The protagonists of contemporary art often complain that "the adversaries of Modernism most commonly take refuge in generalizations" and that "they attack without having looked first to see whether the object has realized and fulfilled its aims." In short, they feel that "the theories of the unenlightened seem to obscure their perception." But in turn we have some weighty questions to be considered by such art critics. Is it not, perhaps, that the perceptive faculties of the so-called enlightened have been dimmed and damned by the deadly dread of appearing backwoodsy and lacking in sophistication? Is it not, perchance, the ludicrous disease of homo Americanus, born out of insecurity with regard to taste, which is responsible for the virulence of the bandwagon chasers? I can quote a gem in this respect and I'm sure the instance can be multiplied many times over. A few years ago in a debate on this very subject with a well-educated apologist and teacher of this movement, the following conclusion was reached after all the pat arguments had been exhausted: "Well, everybody is taking it up now so we may as well jump on the bandwagon." Spurious ideas of sophistication and glamour seem to be the chief obstacles standing in the way of development of an independent taste in the American mind. The time is long overdue for us to cease such childish lisping and fawning.

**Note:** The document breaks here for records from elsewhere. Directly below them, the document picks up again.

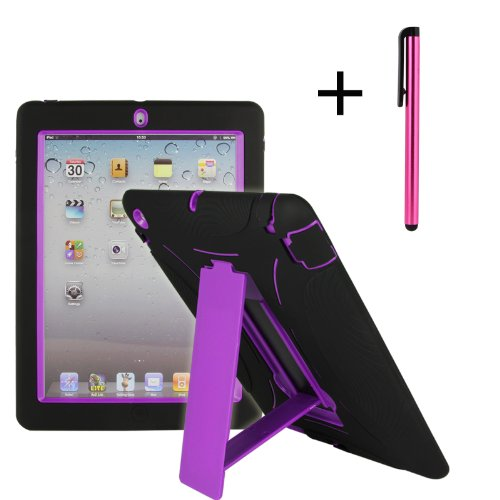 Shocks and Drops Proof Heavy Duty Kickstand Case W/ Free Stylus for Apple iPad 2 iPad 3 iPad 4 -Silicone Outer Layer with Dirt-proof Caps and Anti-Slip Design +Snap-fit Hard PC Cover Inner layer with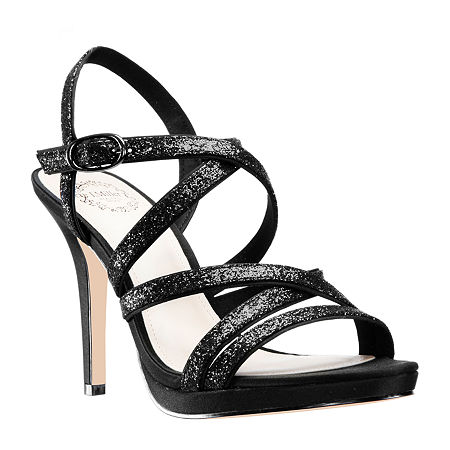 I. Miller Womens Ricole Open Toe Cone Heel Pumps, 5 1/2 Medium, Black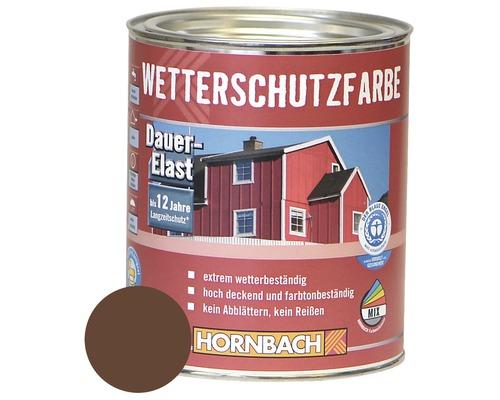 Peinture de protection du bois contre les intempéries marron 750ml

The contention that we "attack without having looked first to see whether the object has realized and fulfilled its aims" is contradicted by the mass of matter that has appeared over the years, objectively weighing and criticizing the work of the contemporaries. It also brings us to the final phase of this critical essay in which we will consider the relative worth of what the artist has produced these last few decades.

Symbols in Art

Perhaps Life's Round Table on Modern Art held in the Fall of 1948, and published in the October 11th issue of that same year, reached a few conclusions that were far more potent than their contributors realized at the time. This group was composed of art critics and connoisseurs from England, France, and America, and was equally balanced between the enthusiasts for and the critics of Modern Art. It contained an imposing array of names and although their observations were not as imposing or world shattering as the editors of Life or the contributors themselves thought they might have been, they deserve some attention — if only to bolster our own humble opinions in this controversial field. After criticizing the general lack of education in art on the part of the public, as well as the great number of poor or even bad artists that clutter the art world today,* the members generally felt that it was the use, or misuse, of symbols that removed the work of the contemporary artist from the public.

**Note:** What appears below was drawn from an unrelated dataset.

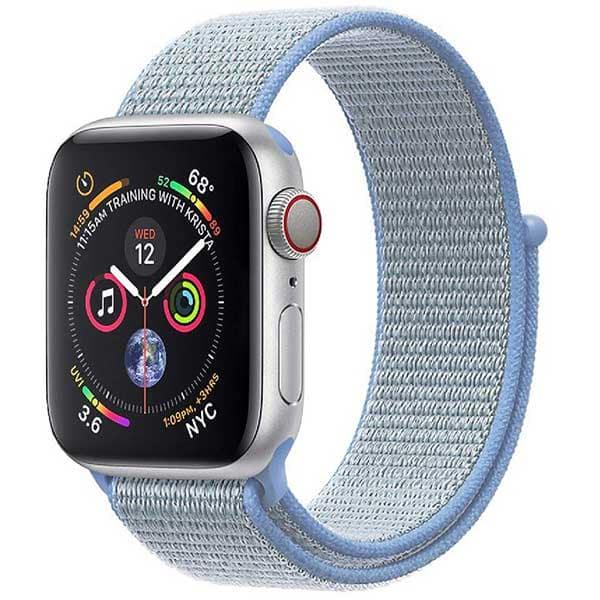 Bratara pentru Apple Watch 42mm/44mm, PROMATE Fibro-42, nylon, albastru deschis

Now symbols are a real part of art. They consist of an object or image that is intended to represent a whole field of reality. Its creation is perhaps the highest artistic act. Great symbols grow to be accepted and recognized by all men; moreover they grow not only out of the artist, but out of the being that is man, out of his religion, his society, his race, and his times. One of the leading characteristics of the contemporary art, derived from its great emphasis on individualism, is that the symbols have become increasingly private. And this sometimes raises insuperable barriers for the observer.

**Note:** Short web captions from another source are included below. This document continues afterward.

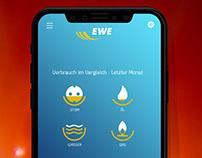 EWE :: Smart Home :: UXD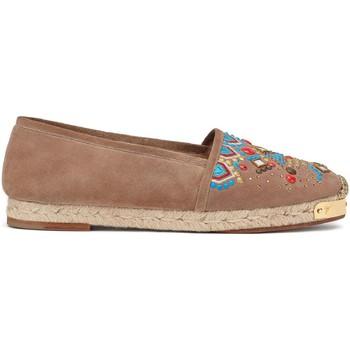 kengät Naiset Espadrillot Giuseppe Zanotti E66084002 Marrone chiaro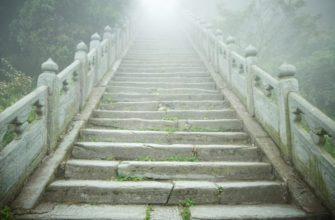 красивая лестница китайская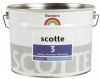 BECKERS SCOTTE 3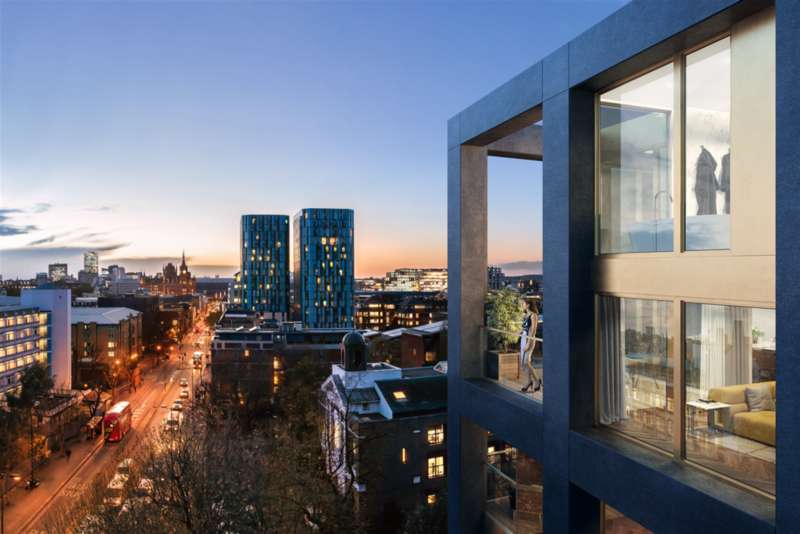 2 Bedrooms Apartment Flat for sale in Kings Cross Quarter, N1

Thus the Modernist has deliberately destroyed communication with the public. Actually it has become a case where private pictures are being produced for public exhibition. And the extent of the privacy of the communication is the measure by which the public will accept or reject the work of art. Here the Round Table generally agreed that the artist must begin striving within the limits of his vision and resources, to work in the direction of intelligibility; and only then could Modern Art become acceptable to the public and achieve the cultural validity that its critics demand.

At the close of the discussion, the members of the panel, but especially the editors of Life, were amazed to find that in their honest search for the true worth of Modern Art, they could only end on a note of gloom. Even the most enthusiastic defenders were filled with a sense of discontent, for having surveyed the field they could but ask: "Where do we go from here?" Yet their dismay should not have been too great because anyone aware of the trends of contemporary art cannot help but feel the inadequacy of the movement. For fifty years there has not been a single development of any one of the revolutionary movements introduced by the pioneers. Art has been stripped to its essential elements of line, form, color and texture, and the artist has further stripped it of its relationship to the fundamental values of life, even denying that such values exist. Many times the failure of our civilization has been blamed for the failure of our artists. We cannot deny these destructive tendencies, but on the other hand we cannot allow the artist to deny the existence of all values in order to cover up his lack of intelligence and skill to form the elements of art into an intelligible picture. For well over a generation they have been playing with the elements that go into a great work of art but to date have failed to produce one. Decades before Life's Round Table convened, critics were asking the same question: "Where do we go from here?" The sad part of it is that we're still seeking the answer.

In review we might sum up the failure of the movement as follows. The weak point in the whole thing was the assumption that there were no values existing other than the new ones created by modern society. The old values, existing regardless of any temporal changes, such as the home, education, religion, and many others besides, were ignored as vital factors. These things have their own laws, their lasting traditions, their demand for a different artistic expression; yet an attempt was made to involve them in an art which, however intimately it might relate itself to the new technological society, had nothing whatever to do with them. As a result we find art of every kind becoming a series of personal reactions to stimuli far above the achievement and even the comprehension of the individual. Enter the "artist" as such; no longer the good craftsman sensitive to aspiration, exaltation, the quest of goodness of his own people in their own time; but the self-centered, introspective, egocentric individual, driven insistently to express not that which was beyond and above himself, but — simply and frankly — himself!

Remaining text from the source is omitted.